When i try to list GPU on Jupyterhub I cannot see any GPU.
I’ve installed gpu-operator to rancher cluster.
I used profile lists. When I choose “DL (GPU Count: 1)” this pod starts on the machine which has vGPU. I’ve chosen cuda enabled pytorch image and also tried with tensorflow image but didn’t work.

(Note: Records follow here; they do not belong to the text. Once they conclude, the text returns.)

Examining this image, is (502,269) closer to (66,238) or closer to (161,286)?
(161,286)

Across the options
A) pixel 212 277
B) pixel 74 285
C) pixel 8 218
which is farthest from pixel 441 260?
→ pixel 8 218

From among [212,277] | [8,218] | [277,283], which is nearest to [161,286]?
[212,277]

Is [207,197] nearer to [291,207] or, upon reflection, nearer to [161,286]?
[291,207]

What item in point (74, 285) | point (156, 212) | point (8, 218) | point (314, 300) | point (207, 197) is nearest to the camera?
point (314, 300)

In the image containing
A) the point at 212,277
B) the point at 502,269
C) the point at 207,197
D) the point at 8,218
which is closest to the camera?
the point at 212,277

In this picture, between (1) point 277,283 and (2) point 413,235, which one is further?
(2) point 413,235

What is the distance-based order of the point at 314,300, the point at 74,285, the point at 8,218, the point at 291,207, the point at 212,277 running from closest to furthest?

Could you help me to solve this problem, thank you in advance.
Profile list section:
profileList:
- display_name: "ML"
description: "CPU"
slug: ml
default: True
- display_name: "DL (GPU Count: 1)"
description: "GPU"
slug: dl-gpu
kubespawner_override:
node_selector:
kubernetes.io/hostname: 'serverGPU1'
image: quay.io/jupyter/pytorch-notebook:cuda12-python-3.11
environment : {
'NVIDIA_DRIVER_CAPABILITIES': 'compute,utility',
'NVIDIA_VISIBLE_DEVICES': 'all',
'GRANT_SUDO': 'yes'
}
GPU: Nvidia Tesla T4
gpu-operator helm chart version: gpu-operator-v23.6.1
jupyterhub helm chart version: 3.2.1
torch: 2.3.0+cu121
I configured rke2 runtime with this command.
sudo nvidia-ctk runtime configure --runtime=containerd
This command added these lines to rancher config.toml file.

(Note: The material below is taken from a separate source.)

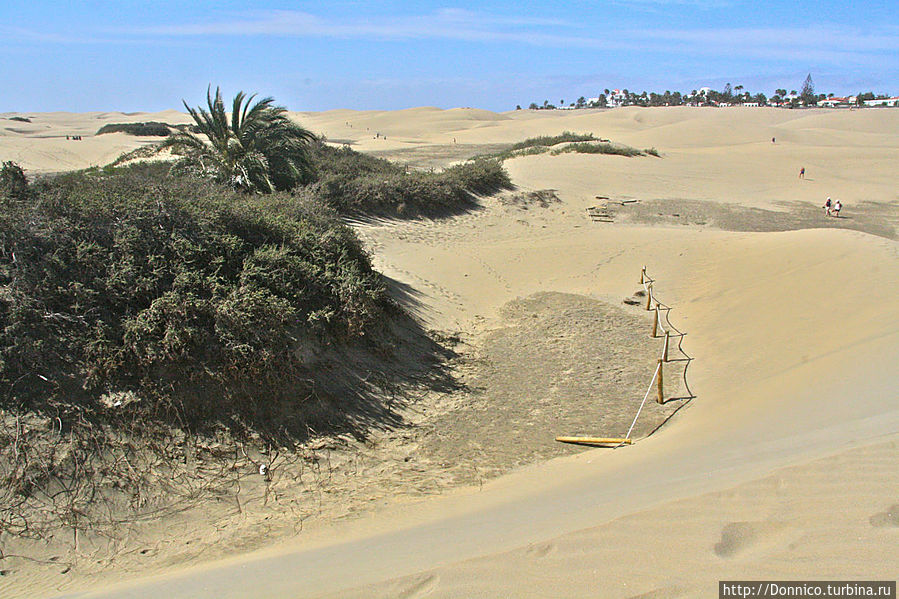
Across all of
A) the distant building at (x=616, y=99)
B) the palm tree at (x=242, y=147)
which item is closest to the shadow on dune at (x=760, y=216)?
the palm tree at (x=242, y=147)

[plugins."io.containerd.grpc.v1.cri".containerd.runtimes."nvidia"]
runtime_type = "io.containerd.runc.v2"
[plugins."io.containerd.grpc.v1.cri".containerd.runtimes."nvidia".options]
BinaryName = "/usr/local/nvidia/toolkit/nvidia-container-runtime"
I described node, I can see the nvidia.com/gpu there:
Capacity:
cpu: 4
ephemeral-storage: 81902Mi
hugepages-1Gi: 0
hugepages-2Mi: 0
memory: 16309852Ki
nvidia.com/gpu: 1
pods: 110
Allocatable:
cpu: 4
ephemeral-storage: 81586447911
hugepages-1Gi: 0
hugepages-2Mi: 0
memory: 16309852Ki
nvidia.com/gpu: 1
pods: 110
nvidia device plugin logs:
NVIDIA_DRIVER_ROOT=/
CONTAINER_DRIVER_ROOT=/host
Starting nvidia-device-plugin
Starting FS watcher.
Starting OS watcher.
Starting Plugins.
Loading configuration.
Updating config with default resource matching patterns.
Running with config:
{
"version": "v1",
"flags": {
"migStrategy": "single",
"failOnInitError": true,
"nvidiaDriverRoot": "/",
"gdsEnabled": false,
"mofedEnabled": false,
"plugin": {
"passDeviceSpecs": true,
"deviceListStrategy": [
"envvar"
],
"deviceIDStrategy": "uuid",
"cdiAnnotationPrefix": "cdi.k8s.io/",
"nvidiaCTKPath": "/usr/bin/nvidia-ctk",
"containerDriverRoot": "/host"
}
},
"resources": {
"gpus": [
{
"pattern": "*",
"name": "nvidia.com/gpu"
}
],
"mig": [
{
"pattern": "*",
"name": "nvidia.com/gpu"
}
]
},
"sharing": {
"timeSlicing": {}
}
}
Retreiving plugins.
Detected NVML platform: found NVML library
Detected non-Tegra platform: /sys/devices/soc0/family file not found
Starting GRPC server for 'nvidia.com/gpu'
Starting to serve 'nvidia.com/gpu' on /var/lib/kubelet/device-plugins/nvidia-gpu.sock
Registered device plugin for 'nvidia.com/gpu' with Kubelet
Trying this code to see is GPU available, this result always False.